GoogleCloudPlatform / professional-services-data-validator

Utility to compare data between homogeneous or heterogeneous environments to ensure source and target tables match
Apache License 2.0
393 stars 109 forks source link

Exception validating Oracle table with hyphen in name #1192

Open nj1973 opened 1 month ago

nj1973 commented 1 month ago

Oracle test table:

create table dvt_test."TAB-HYPHEN"
(id number(5) primary key, data varchar2(30));
insert into dvt_test."TAB-HYPHEN" values (1,'Row 1');
commit;

PostgreSQL test table:

create table dvt_test."tab-hyphen"
(id bigint primary key, data varchar(30));
insert into dvt_test."tab-hyphen" values (1,'Row 1');

Test command, PostgreSQL vs PostgreSQL:

data-validation validate column -sc=pg -tc=pg -tbls=dvt_test.tab-hyphen

Success

Test command, Oracle vs Oracle:

data-validation validate column -sc=ora -tc=ora -tbls=dvt_test.tab-hyphen

Traceback (most recent call last):
  File "/professional-services-data-validator/.venv/bin/data-validation", line 8, in <module>
    sys.exit(main())
             ^^^^^^
...
  File "/professional-services-data-validator/data_validation/validation_builder.py", line 391, in get_source_query
    table = self.config_manager.get_source_ibis_table()
            ^^^^^^^^^^^^^^^^^^^^^^^^^^^^^^^^^^^^^^^^^^^
...
  File "/professional-services-data-validator/.venv/lib/python3.11/site-packages/sqlalchemy/engine/reflection.py", line 789, in reflect_table
    raise exc.NoSuchTableError(table_name)
sqlalchemy.exc.NoSuchTableError: tab-hyphen
nj1973 commented 1 month ago

The problem comes from sqlalchemy/engine/default.py(793)denormalize_name():

        elif name_lower == name and not (
            self.identifier_preparer._requires_quotes
        )(name_lower):
            name = name_upper

The table name containing a hyphen gives us a True from self.identifier_preparer._requires_quotes() which means we do not upper case the table name before querying the Oracle dictionary.

In DVT we work with lower case names and expect the underlying engine to change case as appropriate.

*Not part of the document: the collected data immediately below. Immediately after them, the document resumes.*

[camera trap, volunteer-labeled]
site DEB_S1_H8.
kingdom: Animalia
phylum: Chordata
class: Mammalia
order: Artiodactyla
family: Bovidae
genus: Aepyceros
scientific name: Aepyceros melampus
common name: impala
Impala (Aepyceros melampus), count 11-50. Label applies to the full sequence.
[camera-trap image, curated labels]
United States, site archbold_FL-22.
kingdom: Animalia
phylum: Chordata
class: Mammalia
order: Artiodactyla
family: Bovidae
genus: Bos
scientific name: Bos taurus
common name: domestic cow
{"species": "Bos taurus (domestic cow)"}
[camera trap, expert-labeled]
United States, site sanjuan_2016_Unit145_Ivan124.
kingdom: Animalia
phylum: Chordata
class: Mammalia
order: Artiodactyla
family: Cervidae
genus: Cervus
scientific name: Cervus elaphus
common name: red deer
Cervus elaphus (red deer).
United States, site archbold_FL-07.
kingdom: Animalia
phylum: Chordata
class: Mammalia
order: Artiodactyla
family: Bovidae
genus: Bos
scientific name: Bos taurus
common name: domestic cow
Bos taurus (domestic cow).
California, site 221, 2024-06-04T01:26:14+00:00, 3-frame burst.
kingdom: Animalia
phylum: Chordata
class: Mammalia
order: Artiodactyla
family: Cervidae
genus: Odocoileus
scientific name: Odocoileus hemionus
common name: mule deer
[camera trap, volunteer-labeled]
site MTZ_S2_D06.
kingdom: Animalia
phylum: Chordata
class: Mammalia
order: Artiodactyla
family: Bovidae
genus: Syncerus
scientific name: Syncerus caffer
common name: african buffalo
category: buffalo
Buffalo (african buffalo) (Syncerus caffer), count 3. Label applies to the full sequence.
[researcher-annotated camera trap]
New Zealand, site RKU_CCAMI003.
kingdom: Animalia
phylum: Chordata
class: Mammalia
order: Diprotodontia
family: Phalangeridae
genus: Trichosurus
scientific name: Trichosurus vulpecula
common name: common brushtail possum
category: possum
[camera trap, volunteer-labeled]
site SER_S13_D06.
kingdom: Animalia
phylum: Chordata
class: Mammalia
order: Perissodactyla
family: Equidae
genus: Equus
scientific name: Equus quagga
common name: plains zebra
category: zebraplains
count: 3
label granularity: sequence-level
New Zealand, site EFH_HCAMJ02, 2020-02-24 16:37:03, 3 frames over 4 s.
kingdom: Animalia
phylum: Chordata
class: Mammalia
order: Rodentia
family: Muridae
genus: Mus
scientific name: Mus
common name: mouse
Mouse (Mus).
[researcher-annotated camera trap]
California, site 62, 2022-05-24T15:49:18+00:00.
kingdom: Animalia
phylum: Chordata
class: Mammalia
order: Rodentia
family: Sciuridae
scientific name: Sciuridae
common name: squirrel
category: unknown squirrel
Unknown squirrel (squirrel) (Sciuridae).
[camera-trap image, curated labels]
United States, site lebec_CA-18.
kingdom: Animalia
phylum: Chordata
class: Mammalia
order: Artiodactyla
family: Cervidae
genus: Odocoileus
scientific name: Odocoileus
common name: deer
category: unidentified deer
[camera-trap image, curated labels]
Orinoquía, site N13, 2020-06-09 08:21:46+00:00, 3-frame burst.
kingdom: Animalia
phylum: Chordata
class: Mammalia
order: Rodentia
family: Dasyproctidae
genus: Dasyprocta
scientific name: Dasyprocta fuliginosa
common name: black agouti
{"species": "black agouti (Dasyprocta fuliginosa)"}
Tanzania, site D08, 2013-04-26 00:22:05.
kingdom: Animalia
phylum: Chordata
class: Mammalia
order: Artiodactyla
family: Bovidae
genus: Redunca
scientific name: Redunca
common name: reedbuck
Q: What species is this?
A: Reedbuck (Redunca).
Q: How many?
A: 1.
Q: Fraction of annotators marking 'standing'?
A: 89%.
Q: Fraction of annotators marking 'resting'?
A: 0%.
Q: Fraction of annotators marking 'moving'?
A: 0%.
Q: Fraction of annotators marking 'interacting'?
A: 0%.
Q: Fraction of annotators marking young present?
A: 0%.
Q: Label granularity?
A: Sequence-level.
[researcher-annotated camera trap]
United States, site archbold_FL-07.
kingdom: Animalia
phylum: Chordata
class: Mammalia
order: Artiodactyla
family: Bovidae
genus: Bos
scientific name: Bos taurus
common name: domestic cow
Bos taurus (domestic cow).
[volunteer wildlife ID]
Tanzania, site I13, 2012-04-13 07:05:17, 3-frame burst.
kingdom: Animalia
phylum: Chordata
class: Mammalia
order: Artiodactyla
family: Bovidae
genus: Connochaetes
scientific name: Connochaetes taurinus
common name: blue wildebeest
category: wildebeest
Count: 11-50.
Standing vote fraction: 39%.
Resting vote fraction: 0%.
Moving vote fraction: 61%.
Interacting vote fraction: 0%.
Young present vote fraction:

nj1973 commented 1 month ago

A workaround is to supply an upper case table for the Oracle table:

data-validation validate column -sc=ora -tc=pg -tbls=dvt_test.TAB-HYPHEN=dvt_test.tab-hyphen

This validation command succeeds.

nj1973 commented 1 month ago

I've pushed an exploratory commit to this branch which changes the logic around the table name used to query the Oracle data dictionary. In SQL Alchemy code the table name is changed to upper case if it is lower case and does not contain special characters (e.g. hyphens or dollars). The presence of special characters is not really relevant, we either upper case or don't upper case. In a small number of cases switching to upper case will be wrong but that is not relevant to the change made here, we are just making the logic consistent between normal tables names and ones that contain special characters.

With the change described above we move past the sqlalchemy.exc.NoSuchTableError issue but fail when executing the validation query:

07/15/2024 10:33:28 AM-INFO: -- ** Source Query ** --
07/15/2024 10:33:29 AM-INFO: SELECT count(*) AS count
FROM dvt_test."tab-hyphen" AS t0
...
    cursor.execute(statement, parameters)
sqlalchemy.exc.DatabaseError: (cx_Oracle.DatabaseError) ORA-00942: table or view does not exist

Notice the table name in the validation query has been quoted, correctly, but this is forcing a lower case name. The table is actually upper cased.

If we want to match the (rarely incorrect) denormalization logic of upper casing tables for dictionary queries then we could/should also upper case them in the validation queries when escaping them.

nj1973 commented 1 month ago

I've pushed a change for the problem described in the previous comment. It assumes that it is safe to upper case Oracle identifiers before quoting them. This is untrue if Oracle objects were created explicitly using lower or camel case.

I'm not convinced it is sensible to merge these changes though because they go against any future work to support lower or camel case Oracle objects. However I suspect they already don't work with DVT and therefore these changes are adding a bit of support (objects with special characters in their names) without really taking anything away.

More thought required.

nj1973 commented 1 month ago

I've reduced the priority because I've provided a workaround.

nj1973 commented 3 hours ago

I've created a PR for the changes discussed in previous comments but have left it in draft because I wonder if there's a simpler solution:

Change our find-table command to auto upper case Oracle table names if the name contains a hyphen. It might be a little more like a sticking plaster but doesn't involve patching SQL Alchemy code which can only simplify future upgrade work.